I talk to my friends about you. It used to be with shame till they told me it was nice hearing me sound this way.
I tell them the things about you that move me to pieces. The shards I didn’t know were sore till you touched them. (we debate if you should have) & I fell apart. The sharpness that pours hot healing into me & solders me together. The days I take to recover from this. They help me.
I explain in detail, all the disparate thoughts of you floating above my emotional debris. I use words to fish out my troubled feminism from these murky depths. They anchor me as I do & love me for loving so much.
I pour my pain at your silence, into their listening, my half-baked excuses for your behaviour, my lukewarm independence from your attentions. They hold me & remind me I can do better.
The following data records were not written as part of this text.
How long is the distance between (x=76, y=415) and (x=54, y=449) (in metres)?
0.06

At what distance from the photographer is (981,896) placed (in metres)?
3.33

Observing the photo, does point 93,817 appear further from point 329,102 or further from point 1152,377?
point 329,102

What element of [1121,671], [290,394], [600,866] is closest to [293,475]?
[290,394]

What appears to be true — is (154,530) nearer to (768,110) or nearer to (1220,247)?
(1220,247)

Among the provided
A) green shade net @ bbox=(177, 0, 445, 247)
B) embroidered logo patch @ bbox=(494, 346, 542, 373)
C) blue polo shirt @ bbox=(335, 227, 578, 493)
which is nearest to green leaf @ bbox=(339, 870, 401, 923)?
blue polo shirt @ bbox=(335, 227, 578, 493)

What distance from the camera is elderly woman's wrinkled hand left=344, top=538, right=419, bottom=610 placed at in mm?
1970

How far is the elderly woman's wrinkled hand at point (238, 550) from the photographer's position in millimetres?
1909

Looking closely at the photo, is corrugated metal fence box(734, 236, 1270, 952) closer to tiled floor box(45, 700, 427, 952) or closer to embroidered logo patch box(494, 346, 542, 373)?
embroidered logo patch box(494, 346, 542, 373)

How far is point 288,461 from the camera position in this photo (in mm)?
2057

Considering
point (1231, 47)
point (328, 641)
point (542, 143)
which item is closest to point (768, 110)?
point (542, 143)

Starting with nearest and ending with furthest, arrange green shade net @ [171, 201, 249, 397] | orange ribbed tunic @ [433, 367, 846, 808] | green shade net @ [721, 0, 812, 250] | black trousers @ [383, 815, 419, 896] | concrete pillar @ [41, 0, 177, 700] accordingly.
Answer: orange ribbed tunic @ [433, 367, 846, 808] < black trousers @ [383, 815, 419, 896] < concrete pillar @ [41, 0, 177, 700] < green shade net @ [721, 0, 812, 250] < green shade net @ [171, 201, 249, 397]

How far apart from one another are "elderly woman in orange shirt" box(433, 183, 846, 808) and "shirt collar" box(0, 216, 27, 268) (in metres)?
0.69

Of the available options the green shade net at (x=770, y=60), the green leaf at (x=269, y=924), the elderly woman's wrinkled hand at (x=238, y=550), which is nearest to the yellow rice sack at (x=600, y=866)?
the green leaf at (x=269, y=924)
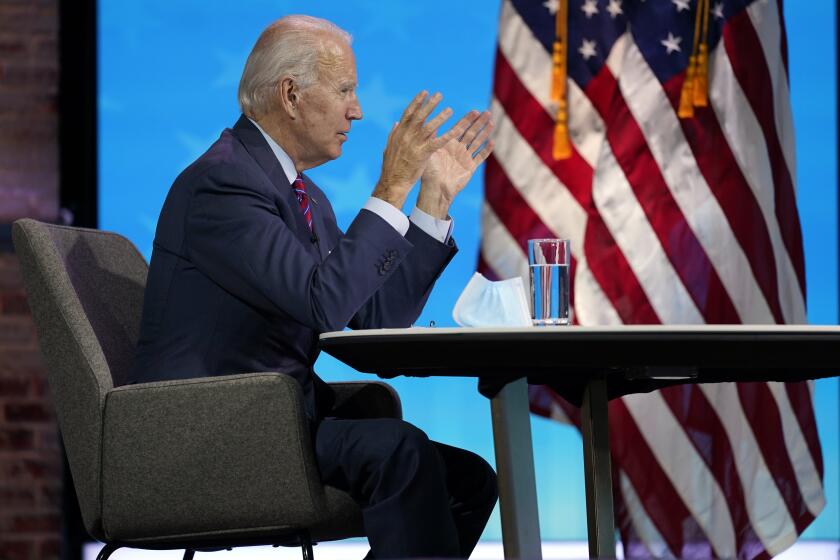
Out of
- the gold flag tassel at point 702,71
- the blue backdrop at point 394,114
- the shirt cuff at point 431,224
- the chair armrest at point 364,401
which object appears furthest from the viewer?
the blue backdrop at point 394,114

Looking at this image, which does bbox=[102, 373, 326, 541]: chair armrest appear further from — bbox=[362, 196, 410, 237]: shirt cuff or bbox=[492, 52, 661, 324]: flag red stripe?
bbox=[492, 52, 661, 324]: flag red stripe

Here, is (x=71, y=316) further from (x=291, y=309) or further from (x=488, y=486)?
(x=488, y=486)

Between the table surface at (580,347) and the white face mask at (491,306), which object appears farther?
the white face mask at (491,306)

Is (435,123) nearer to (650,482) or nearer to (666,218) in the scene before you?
(666,218)

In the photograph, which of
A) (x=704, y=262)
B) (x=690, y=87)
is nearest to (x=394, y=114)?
(x=690, y=87)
And then hold me again when I say I know but I still want you.
I smile when I do the dishes & weave you into jokes they make, knowing they won’t mind, hoping they’ll do the same and they do. They open up about their vulnerabilities, their fears and we feast on this smorgasbord of our authentic tender selves, together.I write you into my literature & read you in the love poetry I picked up last week.
My friends & I talk about the ecstasy of women’s desire, the bittersweet complexity of feelings beyond words & how delicious it is to have a muse for a change, instead of being one. We smile through our shared tears & hug each other till our next reading, our next loving.
I only wish you weren’t missing out on the best parts of my falling in love with you.